> _Text passage_
'''

As the United States Supreme Court contemplates a nationally decisive argument in Sebelius v. Hobby Lobby and Conestoga Wood v. Sebelius, workers and employers alike are considering the consequences. The courts heard the arguments that a private employer should not be held responsible in covering services for employees that go strictly the company’s religious beliefs. At risk is health care coverage mandates in the Affordable Care Act signed into law by President Barack Obama. Some ask if employers are requesting unreasonable consideration from the Supreme Court.
In arguments held on March 25 with the United States Supreme Court attorney, Paul Clement for the consolidated cases of Sebelius v Hobby Lobby and Conestoga Wood v Sebelius, argued a company’s right to their religious beliefs. Hobby Lobby and Conestoga Wood are private for-profit corporations who have strong religious and moral beliefs that are contrary to articles within the Affordable Care Act. Specifically affecting women’s health services, the Christian fundamentalists and Mennonite companies follow strict guidelines against birth control. This includes any form of care that has been deemed pregnancy ending by religious communities such as Plan B and IUDs. Both methods of birth control act as barriers preventing an egg from being fertilized. This method goes against many medical professional’s ideas of abortion. The religious sect believes that such medical advancements end pregnancies and the scientific community believe it only acts as a preventative to any fertilization, which in turn, means there never was a pregnancy. This would not be the first time that the religious and medical community differ scientific on findings.

'''

> _Tasks to complete_
- a) Return the part of the article on the Hobby Lobby case starting with "As the United" and going on through "the Supreme Court.".
- b) Which two forms of care does the article on the Hobby Lobby case name as having been deemed pregnancy ending by religious communities?
- c) Please extend the article on the Hobby Lobby case, picking up after its last sentence.
You won't need the listing for any of this.

> _Available data_

'''

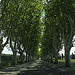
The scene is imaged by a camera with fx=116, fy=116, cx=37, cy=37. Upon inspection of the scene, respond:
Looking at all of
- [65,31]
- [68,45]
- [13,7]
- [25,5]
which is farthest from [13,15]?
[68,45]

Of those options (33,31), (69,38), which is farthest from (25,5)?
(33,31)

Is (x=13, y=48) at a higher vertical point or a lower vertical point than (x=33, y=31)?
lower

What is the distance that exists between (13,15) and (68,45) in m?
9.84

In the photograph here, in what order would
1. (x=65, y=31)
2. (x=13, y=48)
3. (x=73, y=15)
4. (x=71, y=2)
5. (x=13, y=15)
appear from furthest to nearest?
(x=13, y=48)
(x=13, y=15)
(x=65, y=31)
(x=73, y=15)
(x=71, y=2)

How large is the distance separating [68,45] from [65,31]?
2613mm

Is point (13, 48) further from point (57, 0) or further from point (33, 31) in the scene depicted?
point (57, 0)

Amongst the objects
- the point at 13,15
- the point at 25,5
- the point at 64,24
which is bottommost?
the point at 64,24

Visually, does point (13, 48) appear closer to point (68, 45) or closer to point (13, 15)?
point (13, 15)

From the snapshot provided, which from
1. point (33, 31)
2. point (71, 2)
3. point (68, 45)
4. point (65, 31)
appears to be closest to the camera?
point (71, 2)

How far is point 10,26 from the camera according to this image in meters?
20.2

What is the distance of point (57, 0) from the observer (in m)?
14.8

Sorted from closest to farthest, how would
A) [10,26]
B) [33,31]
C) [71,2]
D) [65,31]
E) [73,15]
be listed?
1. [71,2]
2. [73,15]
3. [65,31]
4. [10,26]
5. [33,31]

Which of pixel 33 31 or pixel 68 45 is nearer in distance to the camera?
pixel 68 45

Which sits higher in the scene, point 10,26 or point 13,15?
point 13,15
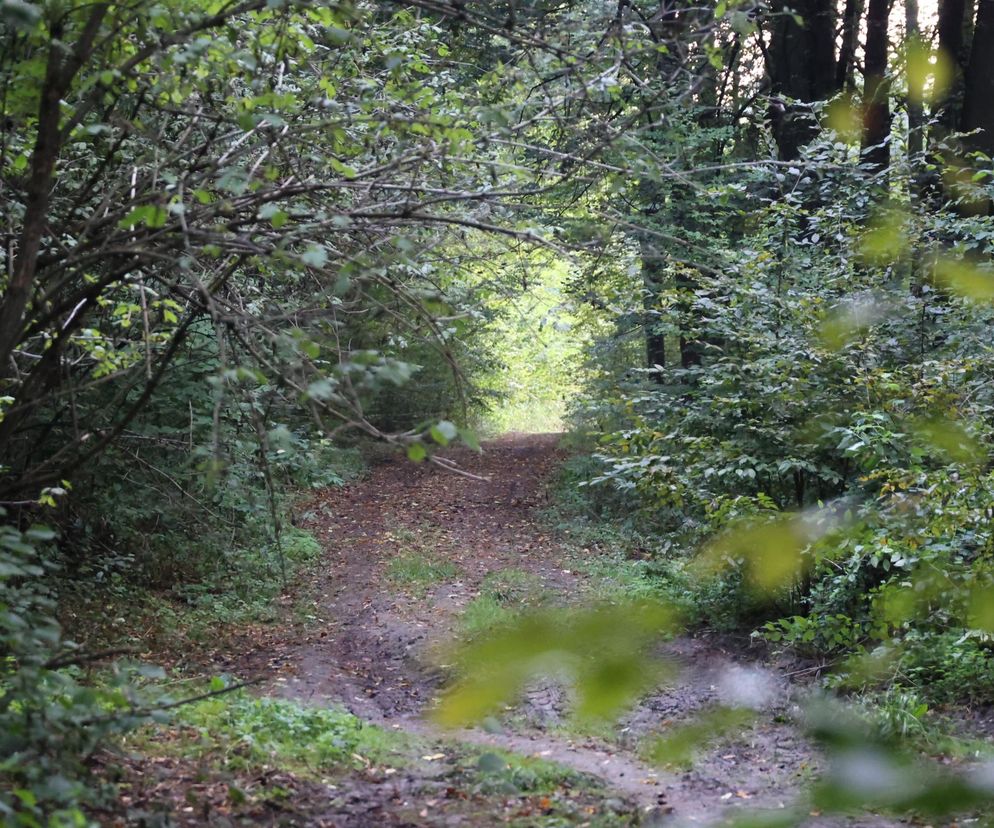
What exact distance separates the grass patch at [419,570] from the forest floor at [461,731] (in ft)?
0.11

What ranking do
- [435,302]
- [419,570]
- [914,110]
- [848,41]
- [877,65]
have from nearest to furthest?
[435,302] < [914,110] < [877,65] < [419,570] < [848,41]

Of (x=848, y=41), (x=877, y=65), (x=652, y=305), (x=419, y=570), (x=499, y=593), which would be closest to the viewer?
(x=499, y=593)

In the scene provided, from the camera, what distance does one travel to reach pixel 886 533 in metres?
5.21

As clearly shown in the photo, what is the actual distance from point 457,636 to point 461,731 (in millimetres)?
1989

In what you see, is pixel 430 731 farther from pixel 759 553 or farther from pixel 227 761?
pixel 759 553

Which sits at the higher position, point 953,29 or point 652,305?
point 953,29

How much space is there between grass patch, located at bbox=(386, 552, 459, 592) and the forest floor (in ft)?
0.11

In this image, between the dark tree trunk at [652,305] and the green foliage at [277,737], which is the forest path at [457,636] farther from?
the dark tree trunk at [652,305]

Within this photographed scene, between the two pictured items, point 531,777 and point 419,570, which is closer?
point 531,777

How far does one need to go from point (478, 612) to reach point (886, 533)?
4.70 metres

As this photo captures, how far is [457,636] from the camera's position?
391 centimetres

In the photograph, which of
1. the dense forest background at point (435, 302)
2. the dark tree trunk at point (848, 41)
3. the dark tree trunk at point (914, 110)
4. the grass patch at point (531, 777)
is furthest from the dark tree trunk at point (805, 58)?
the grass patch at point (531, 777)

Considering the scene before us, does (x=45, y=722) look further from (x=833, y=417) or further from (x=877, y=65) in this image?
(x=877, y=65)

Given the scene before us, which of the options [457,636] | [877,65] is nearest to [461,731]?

'''

> _Answers_
- a)
As the United States Supreme Court contemplates a nationally decisive argument in Sebelius v. Hobby Lobby and Conestoga Wood v. Sebelius, workers and employers alike are considering the consequences. The courts heard the arguments that a private employer should not be held responsible in covering services for employees that go strictly the company’s religious beliefs. At risk is health care coverage mandates in the Affordable Care Act signed into law by President Barack Obama. Some ask if employers are requesting unreasonable consideration from the Supreme Court.

- b) Plan B and IUDs.

- c)
Hobby Lobby, a Oklahoma based crafts store, has always been clear in their moral beliefs that they follow very strict religious followings. For years anyone who had any objections were free to take their business elsewhere. In the case of Chick-Fil-A, who is not part of this case but is following the case closely, have also been very vocal in their beliefs. The American public has had many opportunities to protest by patronizing their establishment or not. It is clear that neither business has suffered financially from their stances and therefore one might assume the public agrees in their rights to their beliefs as a business mold.
The most compelling arguments from the court against the Paul Clement’s stance stem from how the law could be monstrously misconstrued. Justice Sotomayor requested clarification on a company’s right to refuse other sources of medical treatment that go against certain religious beliefs such as blood transfusions. The ruling in favor of a company’s right to refuse services could have long reaching effects on communities. With hundred of thousands of American employees working abroad for American companies one could ask if normal coverage could be denied for those employees because of the religious beliefs of the countries they work in. Also, an employer could decide they will no longer have coverage for cancer or HIV because some religions don’t believe in services that go against God’s will. One would be hard pressed to find a medical facility that will still employ an individual who smokes. This has become a universal mandate within the healthcare field. This could be contrary to one’s beliefs knowing there are religious communities that use smoking in their prayers. So the request by the employers could be considered unreasonable if the Supreme Court upholds the argument that religion trumps personal rights and freedoms.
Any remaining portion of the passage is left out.